## ASSIGNMENT
Copy out the passage of the Gazelle Python extension notes that runs from "These are noted" down to "may be useful.".

It will try to leave your edits to BUILD files alone, only making updates to `py_*` targets.
However it will remove dependencies that appear to be unused, so it's a
good idea to check in your work before running Gazelle so you can easily
revert any changes it made.
The rules_python extension assumes some conventions about your Python code.
These are noted below, and might require changes to your existing code.
Note that the `gazelle` program has multiple commands. At present, only the `update` command (the default) does anything for Python code.
### Directives
You can configure the extension using directives, just like for other
languages. These are just comments in the `BUILD.bazel` file which
govern behavior of the extension when processing files under that
folder.
See https://github.com/bazelbuild/bazel-gazelle#directives
for some general directives that may be useful.
In particular, the `resolve` directive is language-specific
and can be used with Python.
Examples of these directives in use can be found in the
/gazelle/testdata folder in the rules_python repo.
Python-specific directives are as follows:
| **Directive** | **Default value** |
|--------------------------------------|-------------------|
| `# gazelle:python_extension` | `enabled` |
| Controls whether the Python extension is enabled or not. Sub-packages inherit this value. Can be either "enabled" or "disabled". | |
| `# gazelle:python_root` | n/a |
| Sets a Bazel package as a Python root. This is used on monorepos with multiple Python projects that don't share the top-level of the workspace as the root. | |
| `# gazelle:python_manifest_file_name`| `gazelle_python.yaml` |
| Overrides the default manifest file name. | |
| `# gazelle:python_ignore_files` | n/a |
| Controls the files which are ignored from the generated targets. | |
| `# gazelle:python_ignore_dependencies`| n/a |
| Controls the ignored dependencies from the generated targets. | |
| `# gazelle:python_validate_import_statements`| `true` |
| Controls whether the Python import statements should be validated. Can be "true" or "false" | |
| `# gazelle:python_generation_mode`| `package` |
| Controls the target generation mode. Can be "file", "package", or "project" | |
| `# gazelle:python_generation_mode_per_file_include_init`| `package` |
| Controls whether `__init__.py` files are included as srcs in each generated target when target generation mode is "file". Can be "true", or "false" | |
| `# gazelle:python_library_naming_convention`| `$package_name$` |
| Controls the `py_library` naming convention. It interpolates \$package_name\$ with the Bazel package name. E.g. if the Bazel package name is `foo`, setting this to `$package_name$_my_lib` would result in a generated target named `foo_my_lib`. | |
| `# gazelle:python_binary_naming_convention` | `$package_name$_bin` |
| Controls the `py_binary` naming convention. Follows the same interpolation rules as `python_library_naming_convention`. | |
| `# gazelle:python_test_naming_convention` | `$package_name$_test` |
| Controls the `py_test` naming convention. Follows the same interpolation rules as `python_library_naming_convention`. | |
| `# gazelle:resolve py ...` | n/a |
| Instructs the plugin what target to add as a dependency to satisfy a given import statement. The syntax is `# gazelle:resolve py import-string label` where `import-string` is the symbol in the python `import` statement, and `label` is the Bazel label that Gazelle should write in `deps`. | |
### Libraries
Python source files are those ending in `.py` but not ending in `_test.py`.

## Extracted data entries
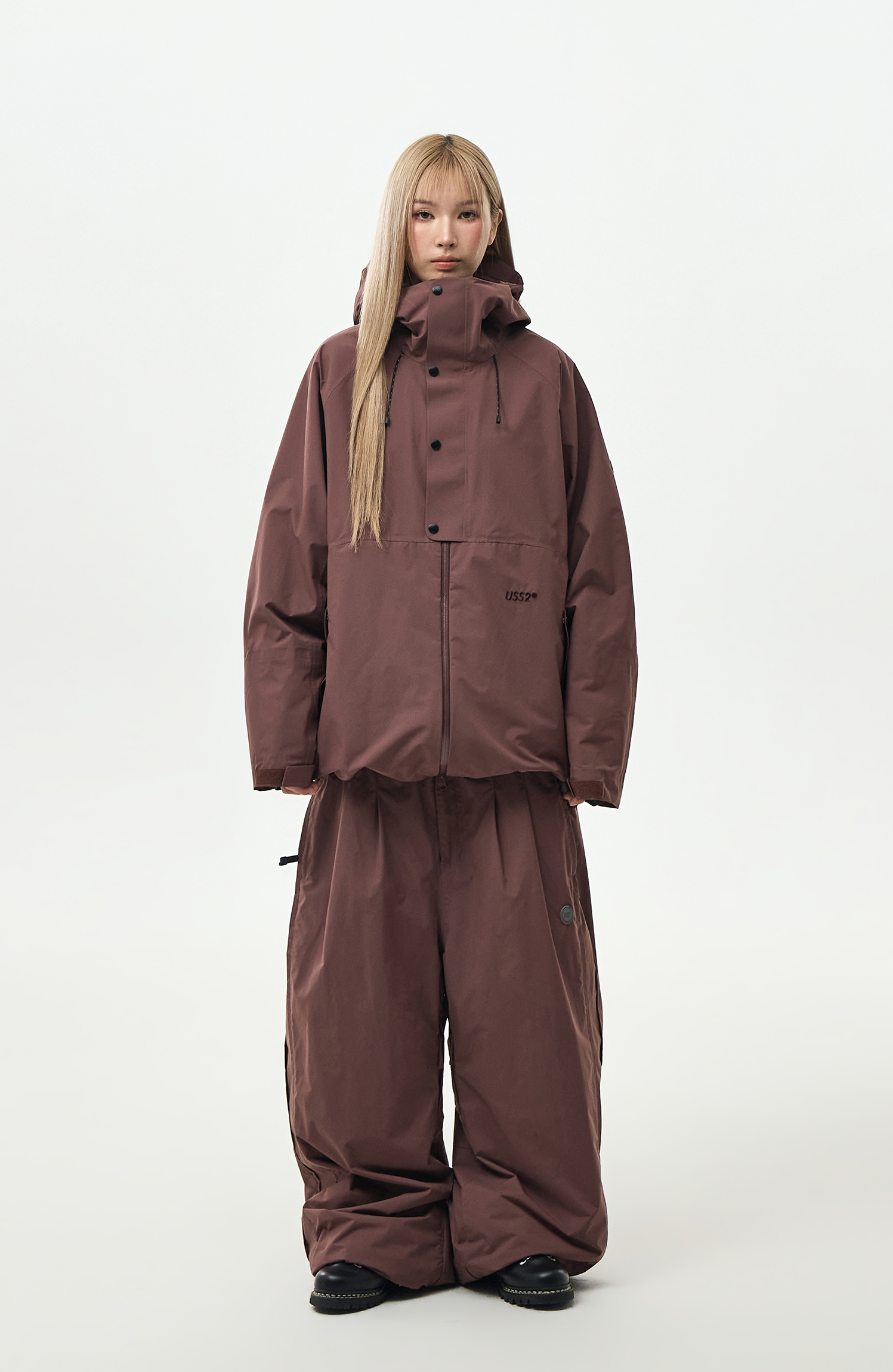 2627lookbook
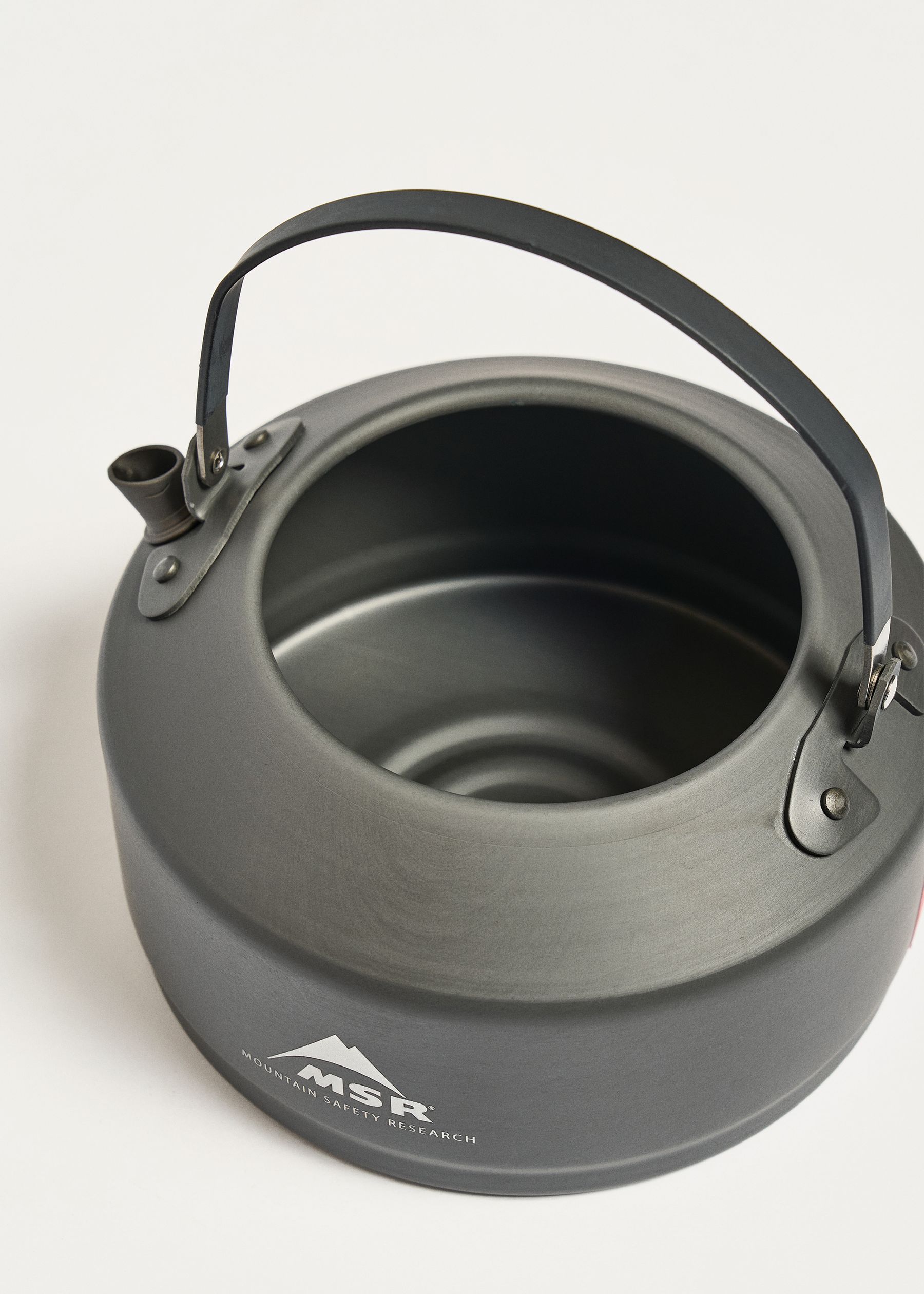 Image - 3 - Pika 1L Teapot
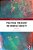 Political Theology In Chinese Society-.. - Imagem 1
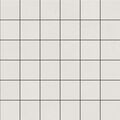 APARICI STUDIO IVORY 5X5 MOZAIKA 29.75X29.75 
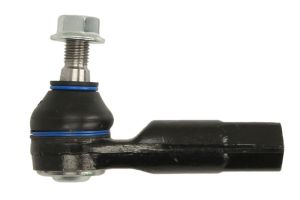 Końcówka drążka kierowniczego TA3430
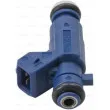 Injecteur BOSCH 0 280 156 101 - Visuel 2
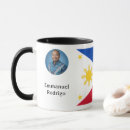 Search for pinoy mugs Filipino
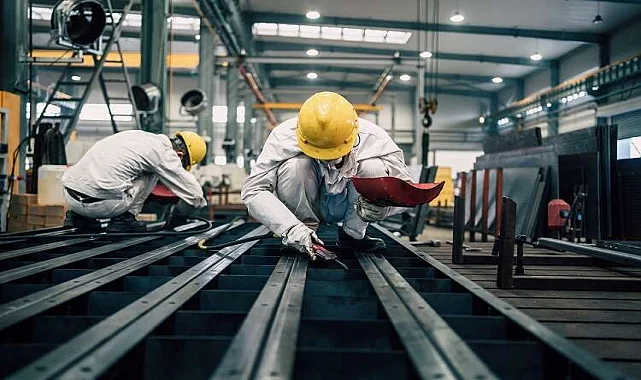 Üçyol Konteyner Taşıma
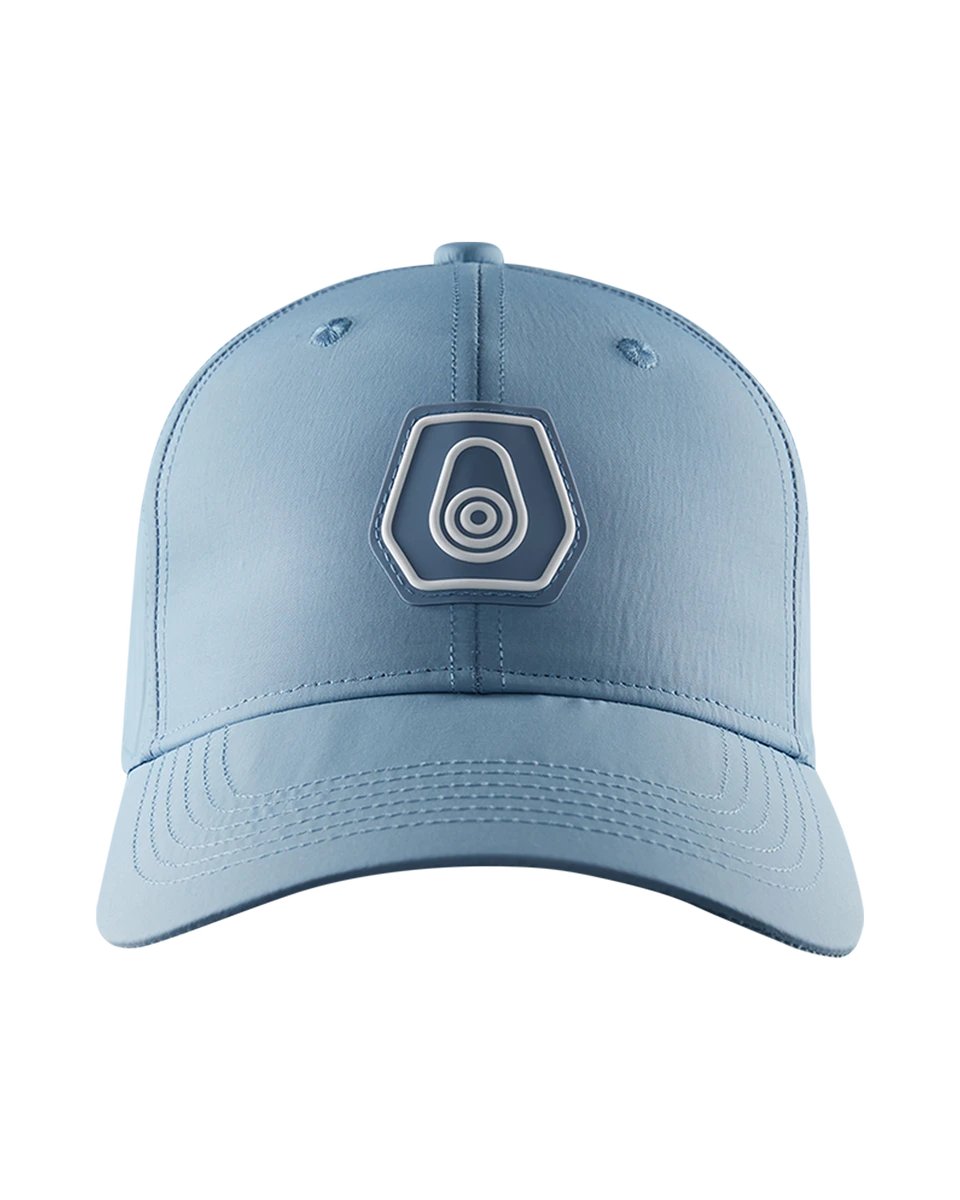 FLEET CAP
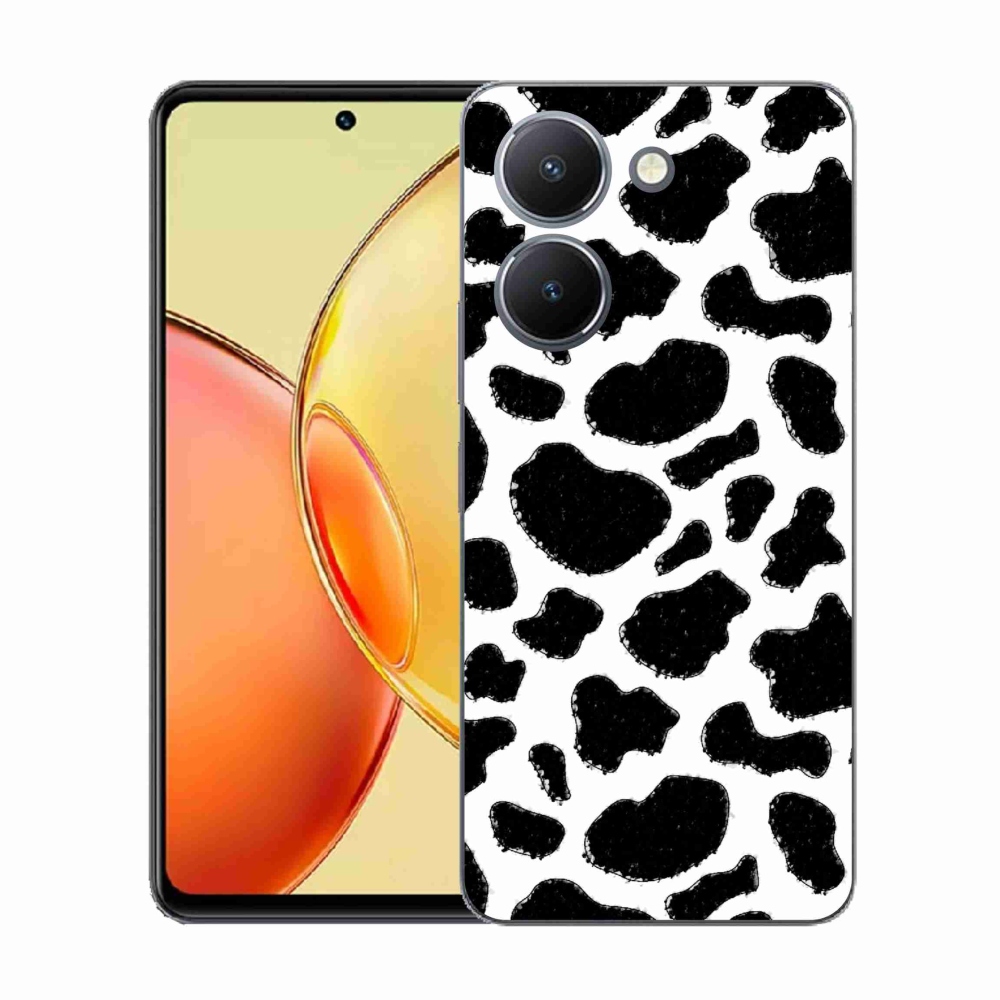 Gélburkolat mmCase a Vivo Y36-on - összefoglaló 31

## THE ANSWER
These are noted below, and might require changes to your existing code.
Note that the `gazelle` program has multiple commands. At present, only the `update` command (the default) does anything for Python code.
### Directives
You can configure the extension using directives, just like for other
languages. These are just comments in the `BUILD.bazel` file which
govern behavior of the extension when processing files under that
folder.
See https://github.com/bazelbuild/bazel-gazelle#directives
for some general directives that may be useful.